Altino, há quanto tempo! Estranho este contato inesperado, no Dia dos Mortos? Estou desde o dia 24 num ritual de divulgação solitária, em memória de um amigo inesquecível. Nesta semana ocorreu o "julgamento", com 19 anos de atraso, dos assassinos de Vicente Cañas, que a mídia tratou apenas en passant em meio à profusão marqueteira da campanha eleitoral.

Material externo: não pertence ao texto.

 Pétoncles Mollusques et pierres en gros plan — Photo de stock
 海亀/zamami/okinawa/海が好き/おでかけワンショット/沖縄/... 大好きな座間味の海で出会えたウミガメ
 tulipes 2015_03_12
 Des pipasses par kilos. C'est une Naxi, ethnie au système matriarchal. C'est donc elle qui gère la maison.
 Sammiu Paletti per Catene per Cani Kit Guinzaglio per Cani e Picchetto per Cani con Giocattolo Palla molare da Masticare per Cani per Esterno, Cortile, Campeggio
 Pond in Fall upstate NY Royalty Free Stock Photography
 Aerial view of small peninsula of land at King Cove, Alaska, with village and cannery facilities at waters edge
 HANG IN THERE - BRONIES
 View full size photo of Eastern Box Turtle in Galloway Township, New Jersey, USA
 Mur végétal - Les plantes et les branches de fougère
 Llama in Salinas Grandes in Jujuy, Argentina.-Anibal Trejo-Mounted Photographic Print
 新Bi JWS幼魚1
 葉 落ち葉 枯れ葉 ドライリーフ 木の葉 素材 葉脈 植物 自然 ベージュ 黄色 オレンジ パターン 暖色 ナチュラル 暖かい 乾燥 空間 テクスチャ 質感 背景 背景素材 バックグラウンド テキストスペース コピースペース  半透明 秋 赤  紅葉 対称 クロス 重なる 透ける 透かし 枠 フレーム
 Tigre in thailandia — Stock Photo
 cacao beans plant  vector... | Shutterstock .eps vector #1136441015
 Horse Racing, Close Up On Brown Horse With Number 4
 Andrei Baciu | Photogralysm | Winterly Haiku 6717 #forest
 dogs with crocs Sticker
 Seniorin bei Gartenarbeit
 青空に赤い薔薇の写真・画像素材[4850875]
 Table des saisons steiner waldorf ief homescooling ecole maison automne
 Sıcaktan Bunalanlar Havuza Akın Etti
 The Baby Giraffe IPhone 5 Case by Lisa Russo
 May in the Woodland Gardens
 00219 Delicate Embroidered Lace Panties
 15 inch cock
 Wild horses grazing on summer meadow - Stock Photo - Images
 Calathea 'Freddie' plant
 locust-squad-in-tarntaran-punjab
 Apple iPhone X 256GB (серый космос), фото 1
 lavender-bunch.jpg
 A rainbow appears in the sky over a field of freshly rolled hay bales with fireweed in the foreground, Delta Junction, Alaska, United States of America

Escrevi um depoimento, que tenho distribuído a amigos e pessoas sensíveis à vida e morte na Amazônia. Nessa Amazônia bela e terrível, entremeada de Vanessas, Dorothys, Chicos e Vicentes. Diria que Cañas foi o "Chico Mendes do Indigenismo", naturalmente, guardadas as devidas proporções entre o poder de difusão de seringueiros e o silêncio subterrâneo de índios "isolados".
Num tempo em que os eclesiásticos "recém alforriados" pela Teologia da Libertação ainda tentavam processar internamente seus remorsos em relação à catequese, e a maior parte dos indigenistas/sertanistas leigos ainda só pensavam em "amansar" os "brabos", Cañas já abraçara com despojamento e leveza a doce e árdua atitude de viver com eles, como eles, sem artificialismos e sem imposições ideológicas.
Nos legou uma percepção, visionária porque óbvia, de que aos índios, basta ser índios, e que eles sabem sê-lo muito bem, se viverem em paz - difícil é esta paz. Te envio, então, "depoimento" e foto, de uma das raríssimas aparições urbanas de Vicentón, com seu porronca, que ele gostava de temperar com mamica-de-cadela, uma raiz cheirosíssima da Chapada dos Parecís. A foto foi tirada por Railda Herrera, em 1986.
Cá nas trincheiras orientais, muita malária e muito sojeiro chegante - mal dá tempo de acessar virtualidades.
Abraço e boas sortes pra ti, aí nas fronteiras ocidentais.
HASTA LA VISTA, VICENTÓN!
Rosa Cartagenes
O ano de 1987 foi marcado pessoalmente por fortes emoções. Em abril nascera meu primogênito, Kamiwirá. Em maio, fomos surpreendidos pela notícia da morte trágica do jesuíta espanhol, indigenista e amigo Vicente Canãs (foto), brutalmente assassinado próximo ao casebre que utilizávamos como “base de apoio” às margens do rio Juruena, no território dos Enawenê-Nawê, no Mato Grosso. Segundo os laudos posteriores, seu corpo fora encontrado apenas cerca de 40 dias após sua morte. A área dos Enawenê naquela época ainda era razoavelmente isolada, e Kiwxí, como o chamavam os índios, gostava de ficar meses internado na mata, vivendo com e como os índios, sem fazer questão alguma de contato externo regular através do único rádio disponível na área, que ficava justamente na “base”, há muitas horas de voadeira da aldeia.
Creio que fui das últimas pessoas a trabalhar em área com Kiwxi. Foi um privilégio raro, que desfrutei como ser humano e indigenista. Aconteceu em 1985 quando, num misto de sorte e obstinação, escolhera fazer meu primeiro “estágio” em campo, pela OPAN, justamente entre os Enawenê-Nawê, cuja situação de pouco contato interétnico me seduzia e fascinava. Garota urbana cheia de sociologias acadêmicas e ideologias anárquicas na cabeça, a vitalidade cultural dos Enawenê-Nawê e a figura carismática, solitária e solidária de Vicente imprimiriam em mim, em curtíssimo espaço de tempo, experiências e conceitos inelutáveis para toda a vida.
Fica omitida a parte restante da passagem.